Zu gross, zu viel Gepäck: Nun gut, das liegt ja an jedem selbst. Ich hatte 5,5 KG dabei inkl. Neo-Überschuhe, Regenjacke, Regenhose und Hüttenschlafsack und war in jeder Situation (Hagel, Regen Hitze...) gut ausgerüstet. Dachte erst, das Gewicht würde auf die Dauer zu Problemen mit dem Rücken führen da das eh' mein wunder Punkt ist, aber ich habe wirklich kein Problem bekommen. Also:

MEIN TIPP: DEUTER TA

Gruss

BERND


----------



## Pan (16. Oktober 2002)

> _Original geschrieben von kukuxumusu _
> *Ich hatte 5,5 KG dabei... *



DIE Packliste würd mich mal interessieren...
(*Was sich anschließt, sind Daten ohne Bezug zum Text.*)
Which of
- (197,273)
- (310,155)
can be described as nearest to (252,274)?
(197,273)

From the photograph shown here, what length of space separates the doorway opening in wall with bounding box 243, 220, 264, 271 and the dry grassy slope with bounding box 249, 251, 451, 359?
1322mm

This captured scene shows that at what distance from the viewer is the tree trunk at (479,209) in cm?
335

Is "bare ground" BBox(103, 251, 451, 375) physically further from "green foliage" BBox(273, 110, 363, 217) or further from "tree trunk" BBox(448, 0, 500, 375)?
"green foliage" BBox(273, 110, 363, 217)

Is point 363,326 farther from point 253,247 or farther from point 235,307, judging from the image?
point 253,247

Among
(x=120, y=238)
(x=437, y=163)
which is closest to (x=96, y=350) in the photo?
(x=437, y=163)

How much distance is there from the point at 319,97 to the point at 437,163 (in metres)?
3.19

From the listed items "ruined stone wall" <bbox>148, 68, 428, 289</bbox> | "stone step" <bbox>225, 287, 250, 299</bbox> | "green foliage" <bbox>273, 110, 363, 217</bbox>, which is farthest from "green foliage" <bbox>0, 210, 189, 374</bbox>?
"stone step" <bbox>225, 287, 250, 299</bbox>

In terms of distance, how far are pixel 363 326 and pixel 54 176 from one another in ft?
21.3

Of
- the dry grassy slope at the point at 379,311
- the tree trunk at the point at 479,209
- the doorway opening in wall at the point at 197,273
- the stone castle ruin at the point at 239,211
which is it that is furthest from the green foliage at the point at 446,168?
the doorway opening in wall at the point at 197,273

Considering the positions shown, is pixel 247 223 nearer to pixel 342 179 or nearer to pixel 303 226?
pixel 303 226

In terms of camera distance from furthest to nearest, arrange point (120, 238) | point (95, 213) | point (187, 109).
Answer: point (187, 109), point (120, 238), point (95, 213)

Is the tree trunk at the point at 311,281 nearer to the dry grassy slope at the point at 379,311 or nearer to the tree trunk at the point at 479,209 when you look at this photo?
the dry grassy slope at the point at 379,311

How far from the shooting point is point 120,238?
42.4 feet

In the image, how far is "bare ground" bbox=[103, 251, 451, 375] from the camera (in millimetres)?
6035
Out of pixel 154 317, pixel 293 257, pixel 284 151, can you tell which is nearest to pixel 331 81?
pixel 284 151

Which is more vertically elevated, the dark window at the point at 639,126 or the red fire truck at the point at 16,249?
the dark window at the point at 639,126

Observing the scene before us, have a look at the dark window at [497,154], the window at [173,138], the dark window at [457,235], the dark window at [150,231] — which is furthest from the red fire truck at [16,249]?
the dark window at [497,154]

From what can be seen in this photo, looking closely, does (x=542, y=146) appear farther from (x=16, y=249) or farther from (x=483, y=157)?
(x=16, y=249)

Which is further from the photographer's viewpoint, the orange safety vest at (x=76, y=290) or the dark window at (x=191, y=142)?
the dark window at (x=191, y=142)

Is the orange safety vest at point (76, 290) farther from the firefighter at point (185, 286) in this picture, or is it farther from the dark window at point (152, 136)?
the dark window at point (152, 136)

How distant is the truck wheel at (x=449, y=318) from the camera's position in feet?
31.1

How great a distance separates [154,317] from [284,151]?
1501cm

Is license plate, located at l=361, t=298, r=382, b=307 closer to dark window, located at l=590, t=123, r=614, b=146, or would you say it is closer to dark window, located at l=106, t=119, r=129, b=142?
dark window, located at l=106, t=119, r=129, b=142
Bin eigentlich NIE unter ca. 8kg gekommen... 

Danke schon im voraus...


----------



## RedOrbiter (16. Oktober 2002)

> _Original geschrieben von Pan _
> *
> 
> DIE Packliste würd mich mal interessieren...
> ...



@Pan
Wenn du soviel dabei hast machst du sicher etwas falsch. 
Mein Bikekumpel schickte mitten auf unsere Biketour dieses Jahr etwa 1 bis 2 Kilo überflüssige Dinger heim. Und er überlebte trotzdem.....

cu RedOrbiter


----------



## Allgäu-Biker (16. Oktober 2002)

> _Original geschrieben von Pan _
> *
> 
> DIE Packliste würd mich mal interessieren...
> ...



Bitteschön  

5,5 kg gibt es HIER!!


----------



## Waldarbeiter (16. Oktober 2002)

meiner war bei 6 - 7 kg... am vorletzten Tag in der Schweiz kam noch die Schokolade dazu


----------



## MTB-News.de




----------



## lorenzp (16. Oktober 2002)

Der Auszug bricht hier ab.